Odigos (YC W23) – Instant distributed tracing for Kubernetes clusters

Hi HN! We’re Eden and Ari, co-founders of Odigos (https://github.com/keyval-dev/odigos). Odigos is an open-source project that lets you instantly generate distributed traces for your applications. It works alongside existing monitoring tools and does not require any code changes.

Our earlier experiences with monitoring tools were frustrating. Monitoring a distributed system with multiple microservices, we found ourselves spending way too much time trying to locate the specific microservice that was at the root of a problem. For example, we once spent hours debugging an application which we suspected was causing high latency, only to find out that the actual problem was rooted in a completely different application

Then we learned about distributed tracing, which solves exactly this problem. Unlike metrics or logs that capture a data point in time in a single application, a distributed trace follows a request as it propagates through a distributed environment by tagging it with a unique ID. This allows developers to understand the context of each request and how their distributed applications work.

The downside is that it is difficult to implement. Unlike metrics or logs, the value of distributed tracing is gained only after implementing it across multiple applications. If even one of your applications does not produce distributed tracing, the context propagation is broken and the value of the traces drops significantly.

We manually implemented distributed tracing for multiple companies, but found it a challenge to coordinate all the development teams to instrument their applications in order to achieve a complete distributed trace. Once the implementation was finished, we saw great value and fixed production issues much faster. But partial implementation wasn’t worth much.

We set out to automate this process. We knew how to do most of it, but the trickiest part was how to automatically instrument programs written in compiled languages (like Go). If we could do that, we would be able to automate the entire process of generating distributed traces. While researching, we realized that eBPF—a technology that allows the Linux kernel to load external programs for execution within the kernel—could be used to develop automatic instrumentation for compiled languages. That was the final piece of the puzzle, and with it we were able to develop Odigos.

Odigos first scans and recognizes all your running applications, then recognizes the programming language of each one and auto-instruments it accordingly, using eBPF and OpenTelemetry. In addition, it deploys collectors that buffer, filter, and deliver data to your chosen monitoring tool, and auto scales them according to the amount of traffic. This automation allows developers to enjoy distributed traces within minutes as opposed to manual effort which can take months to implement.

Automatic instrumentation across programming languages is not a trivial task, especially when dealing with static binaries (like the ones produced by the Go compiler). We built multiple mechanisms to make sure we inject the relevant headers in a secure and stable way. We developed a system that tracks functions and structs across different versions of open-source libraries. In addition, we developed a system that performs userspace memory management in eBPF. As a result, Odigos is the only solution that is able to automatically generate distributed traces for compiled languages like Go and Rust. While other solutions require users to be experts in OpenTelemetry or eBPF, our solution does not require prior knowledge of observability technologies.

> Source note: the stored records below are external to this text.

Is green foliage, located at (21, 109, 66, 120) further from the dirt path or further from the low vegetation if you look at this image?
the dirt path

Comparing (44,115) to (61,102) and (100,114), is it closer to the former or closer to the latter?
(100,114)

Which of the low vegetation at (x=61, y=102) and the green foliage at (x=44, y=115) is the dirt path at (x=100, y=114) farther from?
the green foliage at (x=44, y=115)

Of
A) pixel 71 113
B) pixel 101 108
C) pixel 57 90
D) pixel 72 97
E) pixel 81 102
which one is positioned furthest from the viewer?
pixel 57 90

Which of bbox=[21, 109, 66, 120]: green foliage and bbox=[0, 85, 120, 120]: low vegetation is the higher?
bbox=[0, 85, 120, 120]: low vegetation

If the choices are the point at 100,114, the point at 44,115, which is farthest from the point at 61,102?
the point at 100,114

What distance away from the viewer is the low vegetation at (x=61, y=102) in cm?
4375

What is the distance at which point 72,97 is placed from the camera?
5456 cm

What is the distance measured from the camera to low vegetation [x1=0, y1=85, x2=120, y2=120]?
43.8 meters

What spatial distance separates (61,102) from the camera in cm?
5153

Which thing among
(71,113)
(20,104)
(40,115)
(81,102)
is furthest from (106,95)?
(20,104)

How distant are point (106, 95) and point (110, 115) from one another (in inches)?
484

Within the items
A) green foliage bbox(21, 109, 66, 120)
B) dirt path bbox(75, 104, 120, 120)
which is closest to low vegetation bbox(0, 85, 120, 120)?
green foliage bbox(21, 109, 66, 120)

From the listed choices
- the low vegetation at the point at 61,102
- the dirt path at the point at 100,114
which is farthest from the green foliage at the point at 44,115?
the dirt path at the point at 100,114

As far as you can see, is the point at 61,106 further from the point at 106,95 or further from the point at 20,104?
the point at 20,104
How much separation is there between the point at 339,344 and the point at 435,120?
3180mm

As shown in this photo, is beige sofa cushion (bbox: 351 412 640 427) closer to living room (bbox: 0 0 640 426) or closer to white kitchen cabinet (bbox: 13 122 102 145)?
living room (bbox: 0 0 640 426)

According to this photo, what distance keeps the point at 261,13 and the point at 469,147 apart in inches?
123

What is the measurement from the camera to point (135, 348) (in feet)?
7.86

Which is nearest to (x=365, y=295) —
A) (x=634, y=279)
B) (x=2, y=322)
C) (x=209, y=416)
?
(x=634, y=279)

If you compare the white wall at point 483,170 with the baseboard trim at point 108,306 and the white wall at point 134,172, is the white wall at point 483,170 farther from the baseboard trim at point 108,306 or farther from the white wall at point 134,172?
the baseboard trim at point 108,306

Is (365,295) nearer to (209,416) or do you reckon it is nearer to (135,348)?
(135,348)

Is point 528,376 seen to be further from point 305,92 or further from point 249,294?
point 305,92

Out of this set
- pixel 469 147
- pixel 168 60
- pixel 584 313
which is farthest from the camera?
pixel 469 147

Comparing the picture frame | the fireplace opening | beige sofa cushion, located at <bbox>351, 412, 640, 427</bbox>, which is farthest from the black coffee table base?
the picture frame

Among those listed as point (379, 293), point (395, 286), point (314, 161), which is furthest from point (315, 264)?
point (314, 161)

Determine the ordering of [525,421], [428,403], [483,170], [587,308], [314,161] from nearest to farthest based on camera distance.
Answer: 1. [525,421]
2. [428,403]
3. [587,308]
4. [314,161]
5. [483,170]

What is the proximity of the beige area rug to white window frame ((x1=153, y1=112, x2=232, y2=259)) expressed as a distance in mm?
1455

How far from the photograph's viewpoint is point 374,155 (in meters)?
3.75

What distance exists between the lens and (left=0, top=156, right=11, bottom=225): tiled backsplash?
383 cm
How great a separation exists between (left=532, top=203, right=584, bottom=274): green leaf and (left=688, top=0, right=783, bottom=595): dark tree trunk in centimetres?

Our solution can be installed on any Kubernetes cluster by executing a single command. Once installed, we detect the programming language of every running application and apply the relevant instrumentation. For JIT languages (Java and .NET) or interpreted languages (JavaScript and Python) we deploy OpenTelemetry instrumentation. For compiled languages (Go, Rust, C) we deploy our eBPF-based instrumentation. All of this is abstracted from the user, who only has to: (1) select any or all of their target applications and (2) select a backend to send monitoring data to.

In May 2022, we released our first open-source project: automatic instrumentation for Go applications, based on eBPF. We later donated this project to the OpenTelemetry community and it is currently being developed as part of the Go Automatic Instrumentation SIG.

We are big believers in open standards, therefore the instrumentation and collectors used by Odigos are all based on open-source projects developed by the OpenTelemetry community. This also enables us to be vendor-agnostic.

Currently we are focused on building our open-source project. There are no pricing or paid features yet, but in the future, we are planning to offer a managed version of Odigos that will include enterprise features.

If you're interested to learn more, check out our docs (https://docs.odigos.io), watch a demo video (https://www.youtube.com/watch?v=9d36AmVtuGU), and visit our website (https://odigos.io).

We’d love to hear your experiences with tracing and monitoring distributed applications and anything else you’d like to share!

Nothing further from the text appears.